What is expected:
Please update the part of the entries that runs from the start through the line containing "What is the total", replacing "What kind of chart" with "What type of chart" and keeping everything else the same.

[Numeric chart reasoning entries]
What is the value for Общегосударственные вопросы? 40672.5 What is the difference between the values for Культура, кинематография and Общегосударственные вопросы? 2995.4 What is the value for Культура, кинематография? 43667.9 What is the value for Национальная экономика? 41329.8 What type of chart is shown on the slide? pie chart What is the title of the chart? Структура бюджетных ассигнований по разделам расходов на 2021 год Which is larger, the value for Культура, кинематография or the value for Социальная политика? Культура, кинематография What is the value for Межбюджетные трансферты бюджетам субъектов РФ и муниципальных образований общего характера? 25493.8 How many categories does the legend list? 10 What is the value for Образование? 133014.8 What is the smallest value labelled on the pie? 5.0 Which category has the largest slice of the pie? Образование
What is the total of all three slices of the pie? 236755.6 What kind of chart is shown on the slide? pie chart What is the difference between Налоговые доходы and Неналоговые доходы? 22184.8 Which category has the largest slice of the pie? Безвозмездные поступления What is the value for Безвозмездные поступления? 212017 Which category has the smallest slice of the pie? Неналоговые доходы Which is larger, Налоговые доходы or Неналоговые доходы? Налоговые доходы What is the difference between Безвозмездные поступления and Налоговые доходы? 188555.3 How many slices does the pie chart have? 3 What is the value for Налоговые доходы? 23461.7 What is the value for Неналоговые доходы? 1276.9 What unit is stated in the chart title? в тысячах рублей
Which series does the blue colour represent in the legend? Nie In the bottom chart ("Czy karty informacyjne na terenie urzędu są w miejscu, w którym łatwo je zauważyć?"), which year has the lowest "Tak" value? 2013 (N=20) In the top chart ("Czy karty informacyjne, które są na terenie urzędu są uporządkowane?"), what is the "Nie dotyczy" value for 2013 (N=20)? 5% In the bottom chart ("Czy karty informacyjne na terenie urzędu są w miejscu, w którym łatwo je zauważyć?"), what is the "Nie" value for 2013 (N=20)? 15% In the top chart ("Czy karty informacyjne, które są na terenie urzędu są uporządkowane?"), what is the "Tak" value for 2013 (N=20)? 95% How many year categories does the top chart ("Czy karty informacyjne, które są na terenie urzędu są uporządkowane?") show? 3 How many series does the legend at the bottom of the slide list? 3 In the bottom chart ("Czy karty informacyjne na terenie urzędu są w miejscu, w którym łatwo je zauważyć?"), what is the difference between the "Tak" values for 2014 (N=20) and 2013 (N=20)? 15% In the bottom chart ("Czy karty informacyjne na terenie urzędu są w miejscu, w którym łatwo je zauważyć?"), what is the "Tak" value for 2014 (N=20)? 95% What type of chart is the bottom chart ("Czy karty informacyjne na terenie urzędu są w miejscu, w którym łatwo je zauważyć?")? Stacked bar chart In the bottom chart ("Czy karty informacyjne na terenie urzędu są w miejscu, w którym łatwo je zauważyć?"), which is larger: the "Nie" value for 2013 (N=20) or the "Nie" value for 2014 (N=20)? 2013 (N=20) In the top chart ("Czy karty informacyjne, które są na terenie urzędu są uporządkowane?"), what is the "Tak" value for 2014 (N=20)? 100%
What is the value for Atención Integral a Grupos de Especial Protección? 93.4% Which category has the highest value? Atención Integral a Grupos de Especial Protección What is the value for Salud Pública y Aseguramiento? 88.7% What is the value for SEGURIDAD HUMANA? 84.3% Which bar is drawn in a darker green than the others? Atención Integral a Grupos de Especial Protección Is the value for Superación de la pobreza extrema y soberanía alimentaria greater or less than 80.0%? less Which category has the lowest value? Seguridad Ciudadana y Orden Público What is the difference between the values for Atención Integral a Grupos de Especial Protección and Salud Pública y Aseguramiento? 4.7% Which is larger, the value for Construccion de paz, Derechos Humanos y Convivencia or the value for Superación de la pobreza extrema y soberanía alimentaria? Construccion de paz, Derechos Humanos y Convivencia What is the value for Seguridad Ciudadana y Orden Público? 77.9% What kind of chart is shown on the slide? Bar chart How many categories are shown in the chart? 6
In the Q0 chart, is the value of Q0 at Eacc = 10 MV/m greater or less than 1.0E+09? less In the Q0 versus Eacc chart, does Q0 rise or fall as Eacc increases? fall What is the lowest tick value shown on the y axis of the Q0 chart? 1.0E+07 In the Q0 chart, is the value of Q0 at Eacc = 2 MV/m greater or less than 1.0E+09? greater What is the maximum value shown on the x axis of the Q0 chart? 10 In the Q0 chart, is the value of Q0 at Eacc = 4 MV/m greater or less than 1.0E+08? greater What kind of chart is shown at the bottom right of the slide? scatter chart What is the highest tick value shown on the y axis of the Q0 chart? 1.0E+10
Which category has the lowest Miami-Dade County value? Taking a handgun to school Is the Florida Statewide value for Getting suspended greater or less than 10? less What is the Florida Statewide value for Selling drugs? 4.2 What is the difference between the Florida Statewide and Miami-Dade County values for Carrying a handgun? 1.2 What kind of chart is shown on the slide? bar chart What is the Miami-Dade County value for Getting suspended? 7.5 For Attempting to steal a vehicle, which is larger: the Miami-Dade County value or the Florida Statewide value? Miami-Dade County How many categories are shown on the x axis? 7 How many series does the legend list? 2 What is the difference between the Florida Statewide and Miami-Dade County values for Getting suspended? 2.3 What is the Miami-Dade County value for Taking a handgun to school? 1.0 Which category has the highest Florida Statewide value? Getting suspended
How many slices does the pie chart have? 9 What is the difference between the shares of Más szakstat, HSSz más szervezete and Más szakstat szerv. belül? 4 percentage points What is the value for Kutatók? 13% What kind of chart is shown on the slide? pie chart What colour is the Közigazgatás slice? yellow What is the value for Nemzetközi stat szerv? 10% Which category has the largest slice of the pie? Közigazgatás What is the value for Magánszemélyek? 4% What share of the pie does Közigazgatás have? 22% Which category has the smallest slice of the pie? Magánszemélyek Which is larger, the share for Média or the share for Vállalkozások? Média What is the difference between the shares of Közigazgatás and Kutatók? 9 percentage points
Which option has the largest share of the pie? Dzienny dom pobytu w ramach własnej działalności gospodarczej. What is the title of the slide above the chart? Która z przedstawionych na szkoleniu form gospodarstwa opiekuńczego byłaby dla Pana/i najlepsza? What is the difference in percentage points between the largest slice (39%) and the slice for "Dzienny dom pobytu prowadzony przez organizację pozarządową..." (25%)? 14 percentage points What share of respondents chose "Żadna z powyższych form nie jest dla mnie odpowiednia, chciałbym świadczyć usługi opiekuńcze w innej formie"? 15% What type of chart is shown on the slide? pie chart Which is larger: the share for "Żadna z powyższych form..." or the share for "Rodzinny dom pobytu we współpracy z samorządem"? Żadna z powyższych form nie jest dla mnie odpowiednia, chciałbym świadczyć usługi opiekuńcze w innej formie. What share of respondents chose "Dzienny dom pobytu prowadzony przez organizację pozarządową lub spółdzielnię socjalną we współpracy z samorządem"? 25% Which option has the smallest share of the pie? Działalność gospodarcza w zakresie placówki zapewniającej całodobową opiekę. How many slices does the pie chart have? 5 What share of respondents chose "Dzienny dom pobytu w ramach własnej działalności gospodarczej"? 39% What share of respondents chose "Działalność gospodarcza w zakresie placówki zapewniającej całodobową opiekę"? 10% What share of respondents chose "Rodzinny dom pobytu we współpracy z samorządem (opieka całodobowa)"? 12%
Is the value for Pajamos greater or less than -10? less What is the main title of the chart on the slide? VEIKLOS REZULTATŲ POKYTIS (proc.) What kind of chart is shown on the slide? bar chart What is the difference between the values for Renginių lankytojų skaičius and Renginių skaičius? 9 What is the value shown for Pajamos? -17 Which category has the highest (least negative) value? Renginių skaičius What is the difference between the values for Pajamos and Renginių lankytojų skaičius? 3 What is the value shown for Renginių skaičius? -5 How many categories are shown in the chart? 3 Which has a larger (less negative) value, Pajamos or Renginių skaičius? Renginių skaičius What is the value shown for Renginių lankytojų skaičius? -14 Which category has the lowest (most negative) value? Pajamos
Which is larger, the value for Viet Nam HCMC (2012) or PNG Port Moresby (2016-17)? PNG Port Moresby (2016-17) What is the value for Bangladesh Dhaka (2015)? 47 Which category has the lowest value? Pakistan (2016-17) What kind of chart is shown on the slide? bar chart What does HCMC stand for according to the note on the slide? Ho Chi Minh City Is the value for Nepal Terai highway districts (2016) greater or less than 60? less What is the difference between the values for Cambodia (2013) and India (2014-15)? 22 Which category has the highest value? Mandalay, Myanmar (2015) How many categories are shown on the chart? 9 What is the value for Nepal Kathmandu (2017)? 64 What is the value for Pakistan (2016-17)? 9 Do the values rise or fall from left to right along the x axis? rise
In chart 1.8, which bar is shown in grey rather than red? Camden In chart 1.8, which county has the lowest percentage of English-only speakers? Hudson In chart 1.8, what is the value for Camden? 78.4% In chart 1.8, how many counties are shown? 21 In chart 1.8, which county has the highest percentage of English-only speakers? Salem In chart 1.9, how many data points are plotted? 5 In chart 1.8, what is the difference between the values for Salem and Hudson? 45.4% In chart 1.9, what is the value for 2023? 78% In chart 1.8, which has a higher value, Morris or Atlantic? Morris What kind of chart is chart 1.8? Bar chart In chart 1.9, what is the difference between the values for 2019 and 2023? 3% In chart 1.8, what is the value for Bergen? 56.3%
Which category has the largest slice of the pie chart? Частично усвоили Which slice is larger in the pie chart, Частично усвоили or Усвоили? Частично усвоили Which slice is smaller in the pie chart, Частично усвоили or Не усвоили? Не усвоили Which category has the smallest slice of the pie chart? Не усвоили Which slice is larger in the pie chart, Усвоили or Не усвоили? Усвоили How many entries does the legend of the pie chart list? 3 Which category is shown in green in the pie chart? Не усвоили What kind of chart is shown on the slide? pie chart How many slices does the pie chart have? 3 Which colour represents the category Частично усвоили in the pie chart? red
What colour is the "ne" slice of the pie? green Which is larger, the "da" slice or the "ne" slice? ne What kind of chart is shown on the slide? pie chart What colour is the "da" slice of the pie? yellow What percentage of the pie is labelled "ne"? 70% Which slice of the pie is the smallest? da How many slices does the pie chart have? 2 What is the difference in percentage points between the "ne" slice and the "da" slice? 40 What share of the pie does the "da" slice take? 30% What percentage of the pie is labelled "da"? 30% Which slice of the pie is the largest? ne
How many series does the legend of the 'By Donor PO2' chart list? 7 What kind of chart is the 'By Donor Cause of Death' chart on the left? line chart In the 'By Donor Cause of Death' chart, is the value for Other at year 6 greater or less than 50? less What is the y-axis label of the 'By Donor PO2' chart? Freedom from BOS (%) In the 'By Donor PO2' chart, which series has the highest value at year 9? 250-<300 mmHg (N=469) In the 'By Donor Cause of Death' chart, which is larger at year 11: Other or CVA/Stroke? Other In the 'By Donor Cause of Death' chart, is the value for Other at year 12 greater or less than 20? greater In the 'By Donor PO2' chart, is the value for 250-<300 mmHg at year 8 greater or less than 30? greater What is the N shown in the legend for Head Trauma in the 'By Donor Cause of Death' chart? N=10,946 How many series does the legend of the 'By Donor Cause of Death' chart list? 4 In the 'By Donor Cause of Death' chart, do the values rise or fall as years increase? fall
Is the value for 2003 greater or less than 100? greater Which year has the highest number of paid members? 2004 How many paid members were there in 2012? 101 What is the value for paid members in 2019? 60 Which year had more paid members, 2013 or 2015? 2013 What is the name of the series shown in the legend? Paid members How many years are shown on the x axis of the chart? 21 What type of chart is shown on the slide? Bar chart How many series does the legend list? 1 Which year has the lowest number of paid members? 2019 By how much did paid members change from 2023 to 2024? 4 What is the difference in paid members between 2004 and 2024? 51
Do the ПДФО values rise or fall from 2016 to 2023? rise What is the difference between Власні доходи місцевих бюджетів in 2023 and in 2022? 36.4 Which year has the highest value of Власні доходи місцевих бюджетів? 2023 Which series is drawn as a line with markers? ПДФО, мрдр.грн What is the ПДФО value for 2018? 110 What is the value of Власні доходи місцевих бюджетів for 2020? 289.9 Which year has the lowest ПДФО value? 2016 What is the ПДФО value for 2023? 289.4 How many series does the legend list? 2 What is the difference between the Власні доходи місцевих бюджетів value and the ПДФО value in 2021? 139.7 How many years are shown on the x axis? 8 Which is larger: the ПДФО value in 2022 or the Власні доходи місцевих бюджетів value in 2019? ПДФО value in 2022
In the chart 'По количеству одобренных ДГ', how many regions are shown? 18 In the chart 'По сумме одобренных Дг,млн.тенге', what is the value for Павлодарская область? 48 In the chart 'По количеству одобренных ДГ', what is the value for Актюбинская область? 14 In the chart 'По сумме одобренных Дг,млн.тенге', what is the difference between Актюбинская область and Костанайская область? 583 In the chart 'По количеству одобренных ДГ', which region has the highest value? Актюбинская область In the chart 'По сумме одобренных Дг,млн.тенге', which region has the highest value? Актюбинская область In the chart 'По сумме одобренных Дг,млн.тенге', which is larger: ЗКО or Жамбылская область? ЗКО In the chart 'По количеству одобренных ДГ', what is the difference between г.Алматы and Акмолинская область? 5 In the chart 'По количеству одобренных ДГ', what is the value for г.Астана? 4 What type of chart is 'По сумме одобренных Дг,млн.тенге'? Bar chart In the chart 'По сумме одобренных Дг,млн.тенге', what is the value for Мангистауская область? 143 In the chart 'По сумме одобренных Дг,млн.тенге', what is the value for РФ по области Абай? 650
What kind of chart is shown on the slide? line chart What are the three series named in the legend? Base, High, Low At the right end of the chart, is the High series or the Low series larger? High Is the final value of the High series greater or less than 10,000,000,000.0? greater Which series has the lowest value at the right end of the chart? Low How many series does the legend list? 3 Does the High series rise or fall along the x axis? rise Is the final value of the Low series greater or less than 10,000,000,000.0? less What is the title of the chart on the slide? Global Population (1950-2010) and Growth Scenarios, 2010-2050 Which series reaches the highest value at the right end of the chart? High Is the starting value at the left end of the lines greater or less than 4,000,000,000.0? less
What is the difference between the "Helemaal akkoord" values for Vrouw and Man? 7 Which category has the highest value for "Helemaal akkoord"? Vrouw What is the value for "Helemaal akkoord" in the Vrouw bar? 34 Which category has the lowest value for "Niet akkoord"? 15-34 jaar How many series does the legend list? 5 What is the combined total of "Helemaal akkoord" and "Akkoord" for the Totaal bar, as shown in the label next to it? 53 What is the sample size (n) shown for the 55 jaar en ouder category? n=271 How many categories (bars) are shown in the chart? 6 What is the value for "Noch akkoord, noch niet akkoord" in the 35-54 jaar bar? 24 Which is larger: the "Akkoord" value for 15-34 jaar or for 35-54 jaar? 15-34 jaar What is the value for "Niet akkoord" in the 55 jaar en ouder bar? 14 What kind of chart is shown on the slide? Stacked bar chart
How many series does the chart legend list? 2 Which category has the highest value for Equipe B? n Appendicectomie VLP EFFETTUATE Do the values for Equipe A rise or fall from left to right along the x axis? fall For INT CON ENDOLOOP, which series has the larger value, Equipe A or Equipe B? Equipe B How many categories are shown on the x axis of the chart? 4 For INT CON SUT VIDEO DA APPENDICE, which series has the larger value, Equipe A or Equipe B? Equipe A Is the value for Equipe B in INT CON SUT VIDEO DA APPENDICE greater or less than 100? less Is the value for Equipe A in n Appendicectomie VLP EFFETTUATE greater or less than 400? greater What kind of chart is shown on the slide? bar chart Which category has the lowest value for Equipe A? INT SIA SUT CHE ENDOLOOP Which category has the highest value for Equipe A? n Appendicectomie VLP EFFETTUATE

Result for this task:
What is the value for Общегосударственные вопросы? 40672.5 What is the difference between the values for Культура, кинематография and Общегосударственные вопросы? 2995.4 What is the value for Культура, кинематография? 43667.9 What is the value for Национальная экономика? 41329.8 What type of chart is shown on the slide? pie chart What is the title of the chart? Структура бюджетных ассигнований по разделам расходов на 2021 год Which is larger, the value for Культура, кинематография or the value for Социальная политика? Культура, кинематография What is the value for Межбюджетные трансферты бюджетам субъектов РФ и муниципальных образований общего характера? 25493.8 How many categories does the legend list? 10 What is the value for Образование? 133014.8 What is the smallest value labelled on the pie? 5.0 Which category has the largest slice of the pie? Образование
What is the total of all three slices of the pie? 236755.6 What type of chart is shown on the slide? pie chart What is the difference between Налоговые доходы and Неналоговые доходы? 22184.8 Which category has the largest slice of the pie? Безвозмездные поступления What is the value for Безвозмездные поступления? 212017 Which category has the smallest slice of the pie? Неналоговые доходы Which is larger, Налоговые доходы or Неналоговые доходы? Налоговые доходы What is the difference between Безвозмездные поступления and Налоговые доходы? 188555.3 How many slices does the pie chart have? 3 What is the value for Налоговые доходы? 23461.7 What is the value for Неналоговые доходы? 1276.9 What unit is stated in the chart title? в тысячах рублей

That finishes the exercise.